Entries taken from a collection
........

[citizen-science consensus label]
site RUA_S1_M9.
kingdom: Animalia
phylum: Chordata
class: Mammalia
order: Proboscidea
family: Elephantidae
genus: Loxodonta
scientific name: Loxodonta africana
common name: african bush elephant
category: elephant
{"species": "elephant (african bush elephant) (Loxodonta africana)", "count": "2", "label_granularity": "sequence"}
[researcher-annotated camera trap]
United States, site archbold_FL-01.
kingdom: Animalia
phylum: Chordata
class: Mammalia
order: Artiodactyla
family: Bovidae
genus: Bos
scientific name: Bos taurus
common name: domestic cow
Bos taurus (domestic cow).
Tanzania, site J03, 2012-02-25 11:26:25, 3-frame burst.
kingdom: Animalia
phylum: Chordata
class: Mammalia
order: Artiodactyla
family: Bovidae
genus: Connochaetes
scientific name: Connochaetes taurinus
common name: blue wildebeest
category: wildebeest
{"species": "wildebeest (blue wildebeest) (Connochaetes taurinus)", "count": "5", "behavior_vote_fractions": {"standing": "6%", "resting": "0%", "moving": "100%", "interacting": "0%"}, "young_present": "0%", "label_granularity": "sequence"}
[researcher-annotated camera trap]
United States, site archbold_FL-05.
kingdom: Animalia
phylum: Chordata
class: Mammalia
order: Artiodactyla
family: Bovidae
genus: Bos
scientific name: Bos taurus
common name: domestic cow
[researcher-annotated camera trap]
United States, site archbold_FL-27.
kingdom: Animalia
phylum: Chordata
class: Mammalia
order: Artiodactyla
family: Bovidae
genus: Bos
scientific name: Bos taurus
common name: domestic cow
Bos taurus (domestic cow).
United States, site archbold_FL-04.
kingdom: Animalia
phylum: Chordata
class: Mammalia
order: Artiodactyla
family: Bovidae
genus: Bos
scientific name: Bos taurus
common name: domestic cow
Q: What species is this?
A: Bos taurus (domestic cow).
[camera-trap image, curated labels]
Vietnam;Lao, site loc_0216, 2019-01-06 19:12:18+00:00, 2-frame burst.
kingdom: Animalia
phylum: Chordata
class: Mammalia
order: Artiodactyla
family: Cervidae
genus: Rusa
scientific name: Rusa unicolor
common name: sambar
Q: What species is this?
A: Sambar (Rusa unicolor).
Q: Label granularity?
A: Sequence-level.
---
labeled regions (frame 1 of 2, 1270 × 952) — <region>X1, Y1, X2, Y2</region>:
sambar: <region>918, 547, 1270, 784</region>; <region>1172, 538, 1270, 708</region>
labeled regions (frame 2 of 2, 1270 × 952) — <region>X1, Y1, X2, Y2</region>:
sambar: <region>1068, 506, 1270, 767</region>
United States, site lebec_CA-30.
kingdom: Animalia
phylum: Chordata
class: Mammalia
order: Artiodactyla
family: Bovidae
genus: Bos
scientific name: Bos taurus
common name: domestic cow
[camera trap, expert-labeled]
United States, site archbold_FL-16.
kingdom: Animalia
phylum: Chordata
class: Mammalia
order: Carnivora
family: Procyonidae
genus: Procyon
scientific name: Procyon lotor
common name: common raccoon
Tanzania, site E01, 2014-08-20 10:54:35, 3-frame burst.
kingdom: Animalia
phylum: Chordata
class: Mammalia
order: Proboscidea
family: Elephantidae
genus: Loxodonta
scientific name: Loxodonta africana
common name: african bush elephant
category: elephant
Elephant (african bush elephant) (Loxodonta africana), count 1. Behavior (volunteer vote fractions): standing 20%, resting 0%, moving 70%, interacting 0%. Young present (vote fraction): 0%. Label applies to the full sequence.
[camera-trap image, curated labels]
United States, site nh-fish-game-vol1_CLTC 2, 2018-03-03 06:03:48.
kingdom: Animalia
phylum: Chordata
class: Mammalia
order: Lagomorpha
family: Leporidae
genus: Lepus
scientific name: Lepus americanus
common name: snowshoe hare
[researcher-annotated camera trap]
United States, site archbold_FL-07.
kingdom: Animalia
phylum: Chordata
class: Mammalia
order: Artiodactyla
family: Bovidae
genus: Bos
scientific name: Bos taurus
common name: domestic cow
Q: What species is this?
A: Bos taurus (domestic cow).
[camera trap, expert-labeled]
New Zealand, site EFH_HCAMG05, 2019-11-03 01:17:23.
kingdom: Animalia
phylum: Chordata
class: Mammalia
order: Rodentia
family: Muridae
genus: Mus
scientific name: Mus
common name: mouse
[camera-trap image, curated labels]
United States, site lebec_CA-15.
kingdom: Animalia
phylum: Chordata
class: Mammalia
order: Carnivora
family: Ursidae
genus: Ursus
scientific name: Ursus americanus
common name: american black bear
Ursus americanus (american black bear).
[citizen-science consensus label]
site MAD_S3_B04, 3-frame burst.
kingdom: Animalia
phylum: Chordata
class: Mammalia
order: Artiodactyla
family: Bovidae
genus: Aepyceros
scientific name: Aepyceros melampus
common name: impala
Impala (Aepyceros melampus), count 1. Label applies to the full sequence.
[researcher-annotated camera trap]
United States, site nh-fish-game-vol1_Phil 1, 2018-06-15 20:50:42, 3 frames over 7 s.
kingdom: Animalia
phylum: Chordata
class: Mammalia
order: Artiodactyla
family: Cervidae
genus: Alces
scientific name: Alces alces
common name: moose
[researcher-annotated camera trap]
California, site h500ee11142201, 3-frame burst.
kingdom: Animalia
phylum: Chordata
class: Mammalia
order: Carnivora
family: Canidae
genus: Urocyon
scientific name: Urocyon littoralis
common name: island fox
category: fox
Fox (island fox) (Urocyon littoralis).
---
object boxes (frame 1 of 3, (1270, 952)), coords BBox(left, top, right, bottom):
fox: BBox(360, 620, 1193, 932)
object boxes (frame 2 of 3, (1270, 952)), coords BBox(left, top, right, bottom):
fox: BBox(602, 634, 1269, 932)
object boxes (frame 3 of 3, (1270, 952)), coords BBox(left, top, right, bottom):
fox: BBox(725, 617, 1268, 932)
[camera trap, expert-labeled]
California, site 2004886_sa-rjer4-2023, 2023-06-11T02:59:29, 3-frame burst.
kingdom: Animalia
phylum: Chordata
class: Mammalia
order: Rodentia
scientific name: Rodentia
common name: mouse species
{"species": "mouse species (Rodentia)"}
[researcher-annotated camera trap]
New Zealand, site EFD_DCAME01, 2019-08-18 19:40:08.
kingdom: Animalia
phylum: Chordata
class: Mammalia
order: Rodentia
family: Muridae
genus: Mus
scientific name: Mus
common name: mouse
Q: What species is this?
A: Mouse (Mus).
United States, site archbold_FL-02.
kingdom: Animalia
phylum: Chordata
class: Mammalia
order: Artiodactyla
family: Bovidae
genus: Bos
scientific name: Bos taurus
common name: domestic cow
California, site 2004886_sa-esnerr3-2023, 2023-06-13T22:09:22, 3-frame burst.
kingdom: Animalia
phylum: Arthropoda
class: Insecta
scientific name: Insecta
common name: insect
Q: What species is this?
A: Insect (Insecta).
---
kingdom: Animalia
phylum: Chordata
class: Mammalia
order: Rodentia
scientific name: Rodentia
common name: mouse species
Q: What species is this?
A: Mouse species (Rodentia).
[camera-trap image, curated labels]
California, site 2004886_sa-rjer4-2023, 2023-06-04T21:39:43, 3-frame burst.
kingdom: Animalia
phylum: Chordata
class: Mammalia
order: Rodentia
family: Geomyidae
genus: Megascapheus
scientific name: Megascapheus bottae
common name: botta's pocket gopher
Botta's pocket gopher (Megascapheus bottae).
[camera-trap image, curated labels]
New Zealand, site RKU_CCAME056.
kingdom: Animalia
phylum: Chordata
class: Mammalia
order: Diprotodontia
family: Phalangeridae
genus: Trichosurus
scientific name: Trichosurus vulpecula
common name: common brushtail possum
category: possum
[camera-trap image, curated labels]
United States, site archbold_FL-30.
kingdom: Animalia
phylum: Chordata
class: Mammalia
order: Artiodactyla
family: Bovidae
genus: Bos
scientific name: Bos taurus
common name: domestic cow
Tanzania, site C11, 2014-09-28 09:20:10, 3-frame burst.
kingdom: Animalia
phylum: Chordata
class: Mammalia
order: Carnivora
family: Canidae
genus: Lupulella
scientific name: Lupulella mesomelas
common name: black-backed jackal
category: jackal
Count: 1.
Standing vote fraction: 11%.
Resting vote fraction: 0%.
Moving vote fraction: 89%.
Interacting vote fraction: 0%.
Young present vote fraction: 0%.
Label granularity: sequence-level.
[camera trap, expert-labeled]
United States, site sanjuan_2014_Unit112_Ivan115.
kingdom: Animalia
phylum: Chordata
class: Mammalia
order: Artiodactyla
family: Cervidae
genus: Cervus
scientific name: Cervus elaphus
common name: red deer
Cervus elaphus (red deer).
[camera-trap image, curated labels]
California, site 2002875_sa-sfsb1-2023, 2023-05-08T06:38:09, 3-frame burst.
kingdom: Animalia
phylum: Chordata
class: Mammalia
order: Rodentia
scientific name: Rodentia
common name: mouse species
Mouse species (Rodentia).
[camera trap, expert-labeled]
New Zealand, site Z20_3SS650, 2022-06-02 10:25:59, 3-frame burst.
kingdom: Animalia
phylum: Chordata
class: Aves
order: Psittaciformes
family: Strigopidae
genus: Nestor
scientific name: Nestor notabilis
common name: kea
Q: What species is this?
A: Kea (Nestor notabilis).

........

In the entries above, identify every line with the string "wildebeest".

→ Answer to this task
common name: blue wildebeest
category: wildebeest
{"species": "wildebeest (blue wildebeest) (Connochaetes taurinus)", "count": "5", "behavior_vote_fractions": {"standing": "6%", "resting": "0%", "moving": "100%", "interacting": "0%"}, "young_present": "0%", "label_granularity": "sequence"}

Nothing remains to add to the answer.